CSS 111 - Introduction to Information System Security

Chapter 5, Planning for Security

Objectives:

This lesson discusses policies and related guidelines, security blueprints, and contingency planning. Objectives important to this lesson:

  1. Define information security strategy and policy
  2. Benefits of risk management, controlling, and mitigating
  3. Understand the importance of education and training in relation to security policies and standards
  4. Understand contingency planning and incident response
  5. Understand disaster recovery plans (DRPs) and business continuity plans (BCPs)
Concepts:

The chapter begins with an episode that is meant to put the fear of failure in all of us. Despite the fact that the story of a business burning down turns out to be only a dream of one of the characters (which may be the most tired cliché in literature), we can still learn from the cautions that it contains.

We will begin on page 177, with the discussion of security policies., which our authors believe are critical to having a functional organization. So what makes a good policy?

  • A policy should not be in conflict with applicable law. (Should not? Maybe the author meant must not.)
  • A policy must stand up in court when challenged. This sounds like the first rule, but it is more about proving the legality of the policy itself, not its being in accord with existing laws.
  • A policy must be properly supported and administered: supported by authority in the enterprise, and implemented and enforced correctly and fairly.

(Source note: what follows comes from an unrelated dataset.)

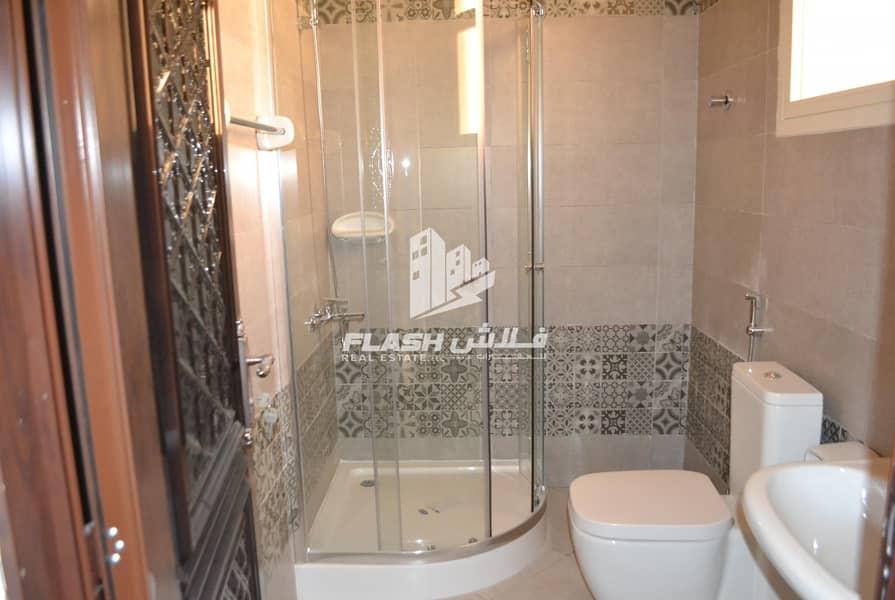 13 Private Villa For Sale Ras al Khaimah - Ghoub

Let's consider some definitions:

  • policy - a plan that influences decisions;
    a guideline for decisions and actions;
    a set of rules about what actions are acceptable and what actions are unacceptable

    The text says that policies are "organizational laws". This is true, but you will lose your audience as soon as you say something that arrogant in a memo or a meeting. Realize that you and your policy committee are not the UN, not the US Congress, not even the Masons or Knights of Columbus. Your employees will not receive a "law" from you, or obey it. They may listen to a new rule, if you explain it correctly.

  • standard - a statement of what must be done to comply with a policy;

    example: a standard might require that workstations bought for use in a particular area (e.g. systems development) must be either of two specific approved workstation models in order to comply with a policy that we only purchase workstations from a short list from a contracted vendor;
    a standard is typically more specific and narrow than a policy, and tells you how do what you need to do so you don't break the rules that apply to a particular job

  • practice - if a policy and its standards are still a bit vague, a practice is document that spells out more specifically what we must do to be in compliance;

    if standards are specific enough, a statement of practice may not be necessary;
    if different work areas, for example, must follow the rules in different ways, they may each have a statement of practice to tell staff how to comply in their jobs

The text has a list of requirements for a policy to be effective:

  • must be properly written - understandable, relevant, clear
  • must be distributed - although the historical legend about ignorance of the law not being an excuse, it is not sensible to expect staff to comply with a policy they are not told about
  • must be read - if we email a policy statement to all employees, does that guarantee that they all will read it?
  • must be understood and agreed to - it is frequently amazing that people will agree completely with a policy as long as it applies to someone else, not them
  • must be uniformly applied - the rules should be the same rules for everyone, or the policy will cause those who must follow it to resent those who do not and those who make and enforce the rules

The points above are sensible but arguable. Have you ever worked someplace where all the rules apply equally to all employees? If so, it must not have been a very large organization.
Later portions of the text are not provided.